Authors: Carolyn Jewel
Tags: #General, #Fiction, #Historical, #Romance, #Contemporary, #Historical romance
“Indeed?”
“Quite.”
She remained silent.
“I was shocked to discover my aunt—your mother—hadn’t died as they told me she had, but had instead married
and even had a child.” He drew in a long breath. “I was equally shocked to learn I had a cousin I knew nothing about.” He drew another breath, but Lily said nothing. “Everything in secret.” He paced again. “I was…appalled by the lies, Miss Wellstone. My own father, perpetuating such a deception.” He stopped walking. “Upon learning of your inheritance, my father immediately met with his attorneys.”
“I am aware.”
He looked sheepish. “Yes, you must be. At any rate, as you also know, the properties and the monies were Aunt Lily’s to dispose of as she wished, and eventually the family lawyers had no choice but to advise my father he would be unlikely to prevail if he continued to pursue the matter.”
Lily pressed her lips together. Was he about to tell her he’d secured a more favorable legal opinion? In such a case, would she not be hearing from an attorney, and not Fenris himself? Ah, but then there was that mysterious packet he carried. The one that contained legal documents. “I see.”
“I persuaded him there was nothing to be gained by going forward as he wished. Other than the enrichment of our lawyers. And yours.”
If he was already in possession of papers that declared her incompetent, he would he have brought the bailiff to secure her. Or was he confident she would simply go along with a heinous plan to lock her away? “Sir. I have yet to understand why you are here. Nothing you’ve said is anything my own solicitor has not already told me. Perhaps not the particulars, but the result is what matters, I daresay.”
“True.”
“Nevertheless,” she said, “I thank you for your intervention with your father. You saved us both a great deal of aggravation and money.”
He nodded.

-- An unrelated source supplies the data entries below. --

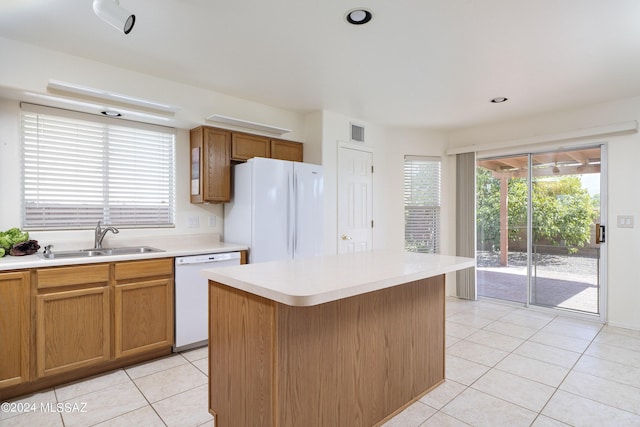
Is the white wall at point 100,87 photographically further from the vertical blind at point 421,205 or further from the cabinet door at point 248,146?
the vertical blind at point 421,205

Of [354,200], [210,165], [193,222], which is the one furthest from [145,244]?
[354,200]

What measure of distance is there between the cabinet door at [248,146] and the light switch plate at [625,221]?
396 cm

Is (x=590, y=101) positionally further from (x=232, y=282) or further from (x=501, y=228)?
(x=232, y=282)

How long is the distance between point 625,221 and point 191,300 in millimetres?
4582

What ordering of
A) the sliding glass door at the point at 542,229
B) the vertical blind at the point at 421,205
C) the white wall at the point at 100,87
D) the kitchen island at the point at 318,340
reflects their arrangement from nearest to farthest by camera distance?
the kitchen island at the point at 318,340, the white wall at the point at 100,87, the sliding glass door at the point at 542,229, the vertical blind at the point at 421,205

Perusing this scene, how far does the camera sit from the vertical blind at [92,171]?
271cm

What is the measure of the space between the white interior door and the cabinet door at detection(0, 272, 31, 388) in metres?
2.99

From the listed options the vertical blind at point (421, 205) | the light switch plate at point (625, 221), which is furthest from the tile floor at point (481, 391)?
the vertical blind at point (421, 205)

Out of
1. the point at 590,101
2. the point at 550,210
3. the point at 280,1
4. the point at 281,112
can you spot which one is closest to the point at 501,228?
the point at 550,210

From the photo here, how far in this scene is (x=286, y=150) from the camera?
398 centimetres

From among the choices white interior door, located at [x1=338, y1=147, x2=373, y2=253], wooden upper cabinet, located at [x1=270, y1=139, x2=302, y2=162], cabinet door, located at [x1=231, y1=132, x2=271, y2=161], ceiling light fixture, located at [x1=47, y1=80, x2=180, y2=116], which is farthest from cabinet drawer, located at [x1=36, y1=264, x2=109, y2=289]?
white interior door, located at [x1=338, y1=147, x2=373, y2=253]

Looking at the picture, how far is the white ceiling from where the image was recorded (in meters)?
2.05

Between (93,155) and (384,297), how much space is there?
2778 millimetres

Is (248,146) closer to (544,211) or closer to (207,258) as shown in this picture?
(207,258)
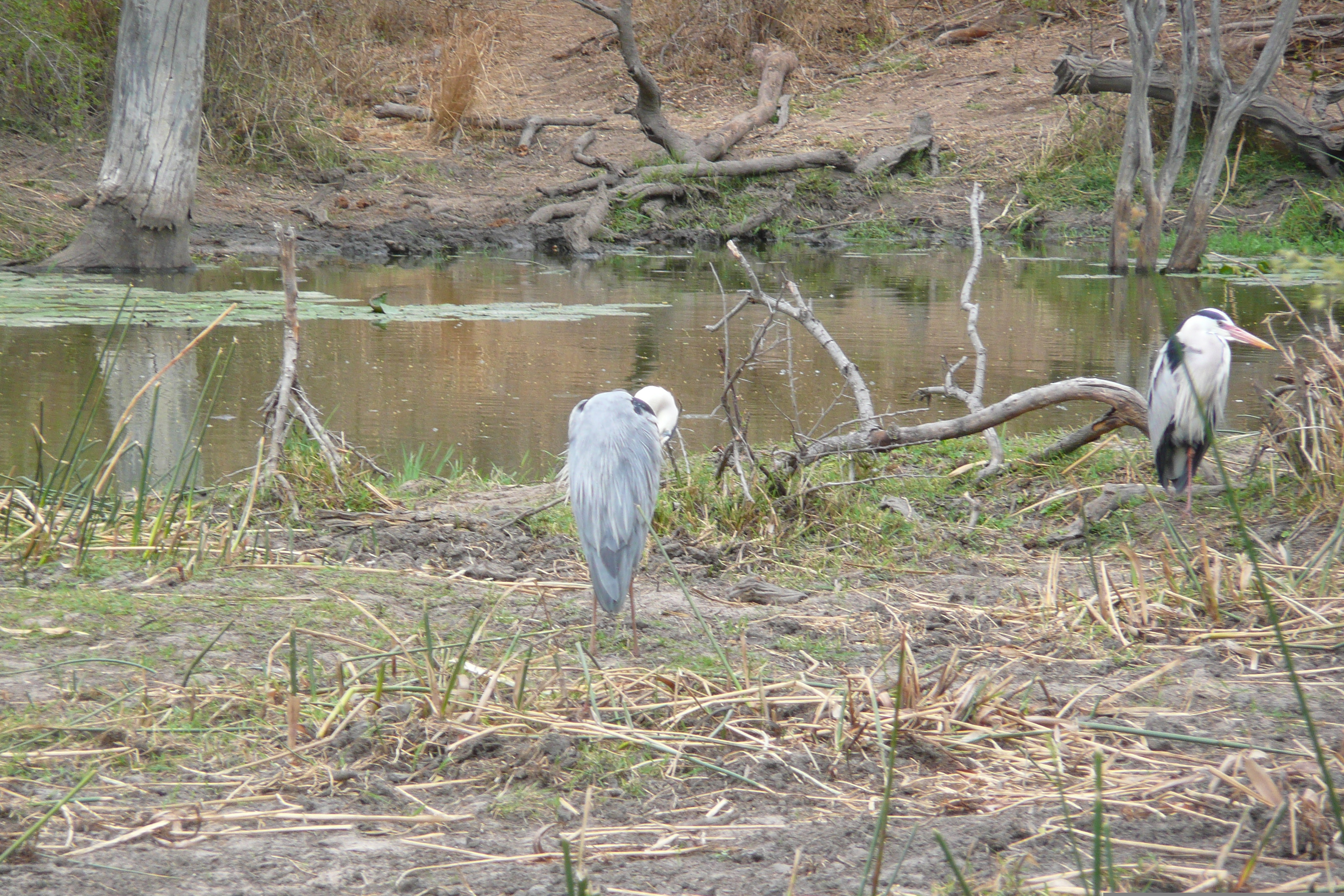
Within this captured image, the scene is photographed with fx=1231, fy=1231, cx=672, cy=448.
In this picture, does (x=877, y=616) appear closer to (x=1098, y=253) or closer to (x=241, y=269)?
(x=241, y=269)

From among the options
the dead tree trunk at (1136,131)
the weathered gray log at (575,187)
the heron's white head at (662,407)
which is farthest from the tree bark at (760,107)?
the heron's white head at (662,407)

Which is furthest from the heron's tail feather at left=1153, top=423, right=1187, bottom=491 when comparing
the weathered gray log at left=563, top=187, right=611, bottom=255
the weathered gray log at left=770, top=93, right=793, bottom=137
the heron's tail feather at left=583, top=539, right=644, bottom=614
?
the weathered gray log at left=770, top=93, right=793, bottom=137

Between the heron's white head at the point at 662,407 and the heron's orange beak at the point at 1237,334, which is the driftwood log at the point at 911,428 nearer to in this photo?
the heron's white head at the point at 662,407

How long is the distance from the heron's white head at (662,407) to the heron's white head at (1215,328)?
7.53ft

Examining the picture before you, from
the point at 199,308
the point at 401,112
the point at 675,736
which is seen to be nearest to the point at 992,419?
the point at 675,736

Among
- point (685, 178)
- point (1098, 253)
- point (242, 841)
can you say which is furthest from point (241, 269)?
point (242, 841)

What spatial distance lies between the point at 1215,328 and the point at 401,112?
12903mm

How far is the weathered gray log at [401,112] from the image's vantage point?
15898mm

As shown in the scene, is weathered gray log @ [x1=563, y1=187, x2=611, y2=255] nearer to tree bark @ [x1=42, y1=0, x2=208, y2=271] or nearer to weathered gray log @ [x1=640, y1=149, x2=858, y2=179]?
weathered gray log @ [x1=640, y1=149, x2=858, y2=179]

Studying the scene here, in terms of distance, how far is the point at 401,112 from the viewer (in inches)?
628

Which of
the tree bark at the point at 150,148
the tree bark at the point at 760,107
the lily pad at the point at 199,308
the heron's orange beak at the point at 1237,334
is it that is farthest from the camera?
the tree bark at the point at 760,107

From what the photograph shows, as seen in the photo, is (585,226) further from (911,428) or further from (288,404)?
(288,404)

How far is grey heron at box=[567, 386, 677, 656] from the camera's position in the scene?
3129 mm

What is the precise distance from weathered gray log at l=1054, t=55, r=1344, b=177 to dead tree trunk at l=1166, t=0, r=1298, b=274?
1451mm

He was quite a handsome man. Not like Mountjoy, but appealing nonetheless. “A few weeks ago I came across letters that my aunt—not your mother, I mean, but our great-aunt and your namesake—left behind at my father’s house. She kept a study there, and after she passed,
my father never went through the room.” He stood very straight, as a military man might.
Lily’s stomach dropped. “You found another will.”
“A will?” His eyebrows drew together. “No. Not at all. I found letters. From you.” He held out his packet. “I thought I ought to return them to you.”
Lily rose with all the dignity at her command. “There is only so much ill will I’ll tolerate from anyone, even a future duke. You traveled all this way, spent all these days here in order to make the grand gesture of returning Aunt Lily’s letters to me? Because, naturally, you would not wish the letters of such a woman as I am to remain in your house.” She held out her hand. “Please give me the letters so that you may be on your way home.”
He blanched. “You misunderstand.”
“It was made very clear to me that your family—”
“We Talbots are your family as well.”
“Much to my regret. Besides Aunt Lily no Talbot has ever wanted anything to do with a Wellstone.” His last words penetrated and she gave a brittle laugh. “You say Talbots are my family, too? What family returns a child’s letters but one that wants no association with her? For I assure you, I was a child when I first wrote to our grandfather. And to your father, too. They returned my letters unread. Now you do me the favor of returning my letters to Aunt Lily. My collection is now complete. Thank you, Lord Fenris, for it’s better that I have the letters than that they stay in the hands of anyone with the name Talbot.”
“My father admitted to me that he refused your letters.” He briefly closed his eyes. “I hope you’ll accept my apologies for that.”
“Aunt Lily was the only one of you who wanted anything to do with me. She loved me, and I loved her. Not a day goes by that I don’t wish she were still alive.”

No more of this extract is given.